I think binary search can be applied to linked lists (even the singly ones). Say I have a SLL

1  → 3 → … → 100 and I want to insert 2. Then I can traverse till the mid point taking N/2 time (assuming I maintain a global count variable) and the value there (50) is greater than than the value to be inserted (2) so I keep the left pointer as is and make the right pointer point to node containing 49.

Effective SLL now is: 1 → 3 → … → 49.

Again same steps, the time to traverse till mid (25) is (N/2)/2 = N/4.

So on and so forth the effective time to find the location to insert 2 will be N/2 + N/4 + N/8 .. = $\log _{2} n$. Inserting a new node is O(1) anyways.

I calculated and it comes to be O( N) . Can you confirm?

@Yuvraj Raghuvanshi how n/2 + n/4 + n/8 + ... + 1 = log n ??

And what you're doing is equivalent to linear search.

Ah yes I made a mistake.
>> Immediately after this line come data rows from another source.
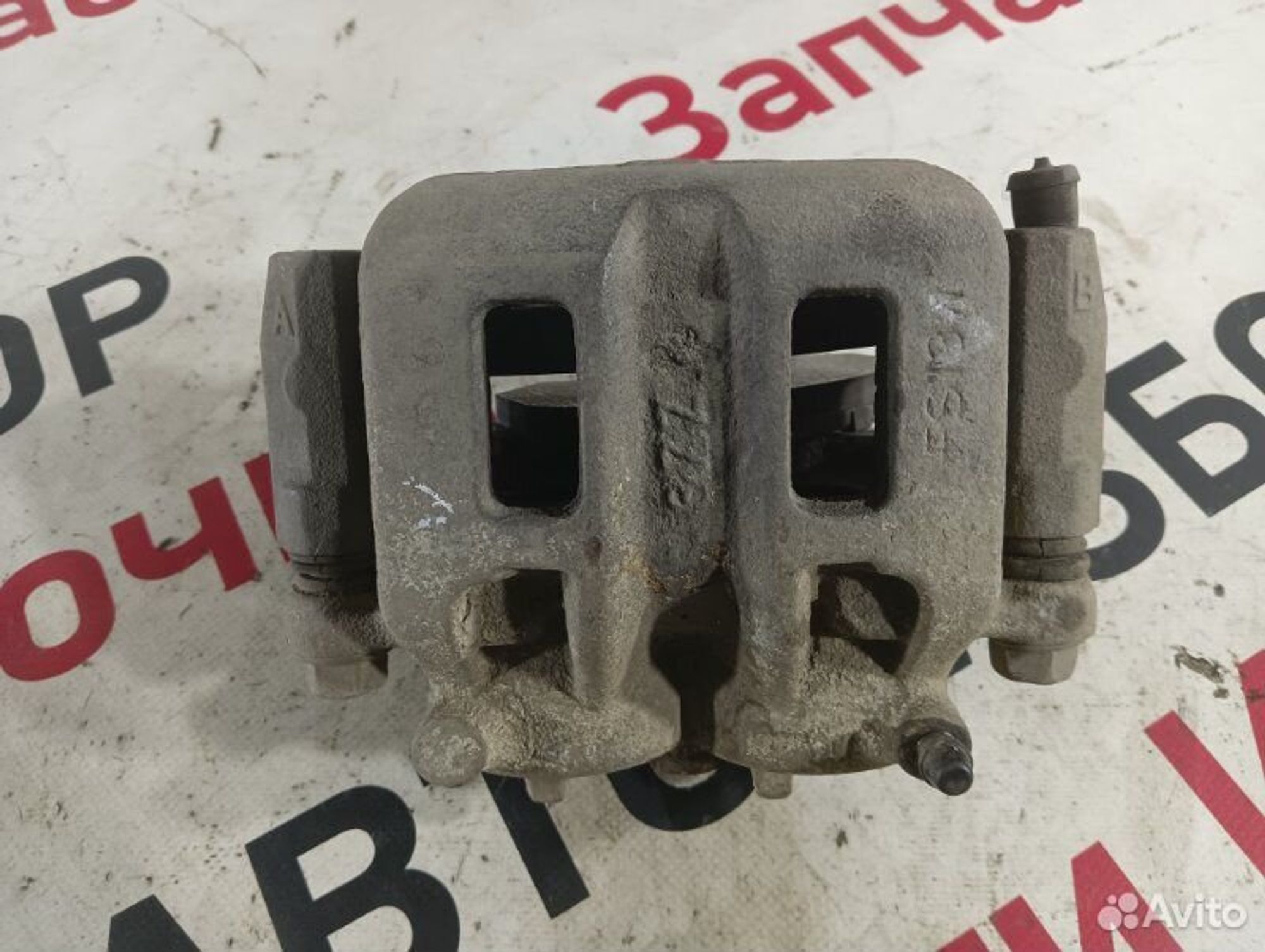 https://gcs.partsauto.market/rn-stockpro.appspot.com/thmbs/afb38d96ab8c9795ecac00e406b21163/db2843416521f2d8c9747d56a49f70de/8c1ea126096e85de882acdc4404da13d.jpg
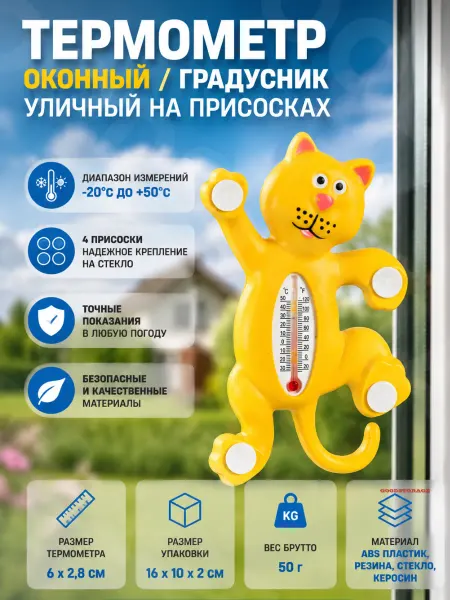 GOODSTORAGE Термометр оконный на присосках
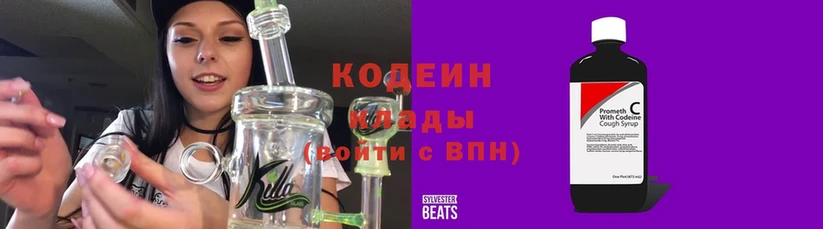 Кодеиновый сироп Lean Purple Drank  закладка  Белинский 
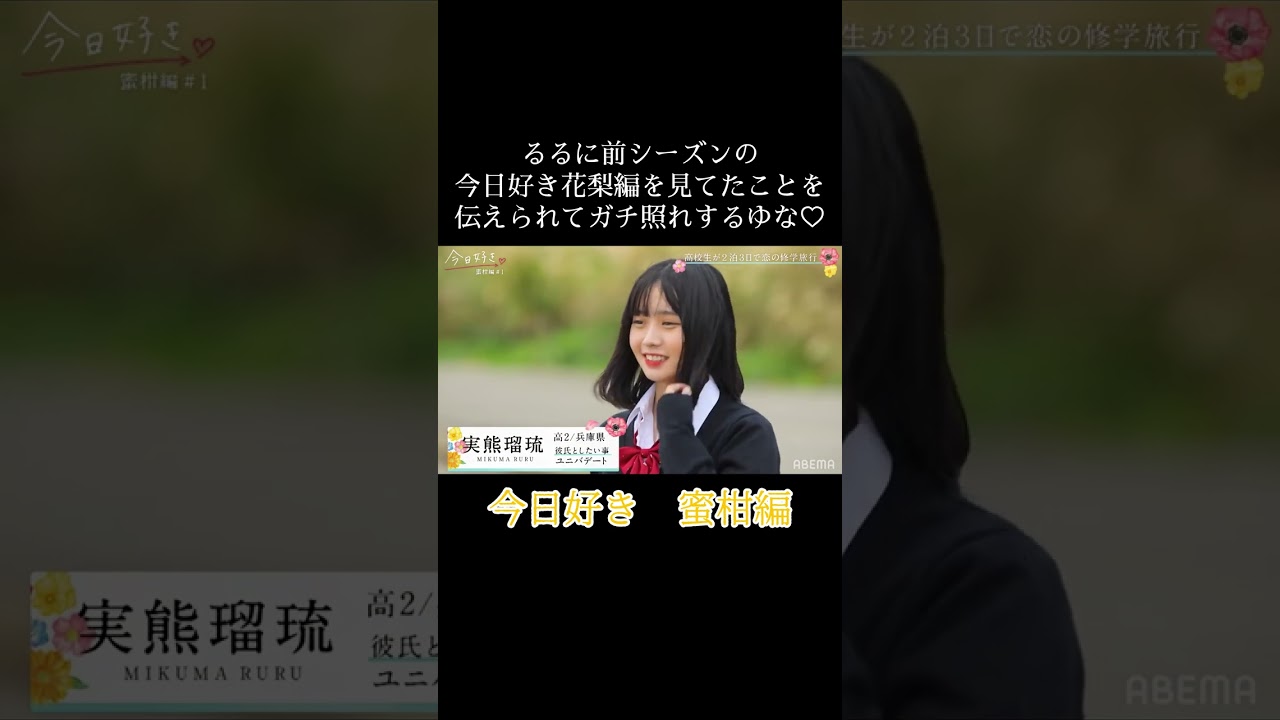 今日好き　蜜柑編　新メンバーのるるに、自分が出演していた今日好き花梨編を見ていたことを伝えられてガチ照れするゆな♡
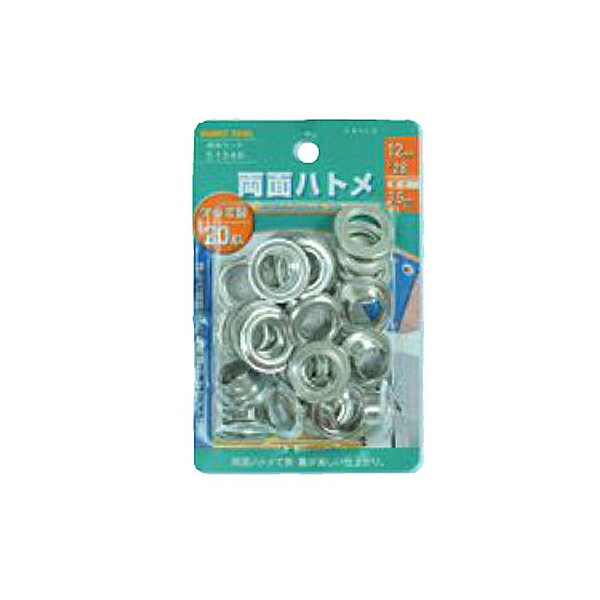 Other - イチネンアクセス 両面ハトメ アルミ製 20組入 12mm （#28） 00051346 袋もの・カーテン・服飾などの穴の補強・アクセントに！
Comparisons will be O(log n) traversal still is in O(n)

It’s better to take the worst case possible

Assume we have 1<->2<->3<->4 in the list

new node to be added is say 5

so to maintain the linked list in the sorted order we have to go to the last node to insert this new node

which takes O(n) time if we n elements

so option c is correct

Correct

i will edit the arrows

but will it make a difference??

what do you think
Yes this seems correct.
In this question we  are using liner – serch algorthim(check each element one by one) so O(n) ?
edited
Not only linear search you can also use binary search but the results would be same as in binary search also traversing takes O(n)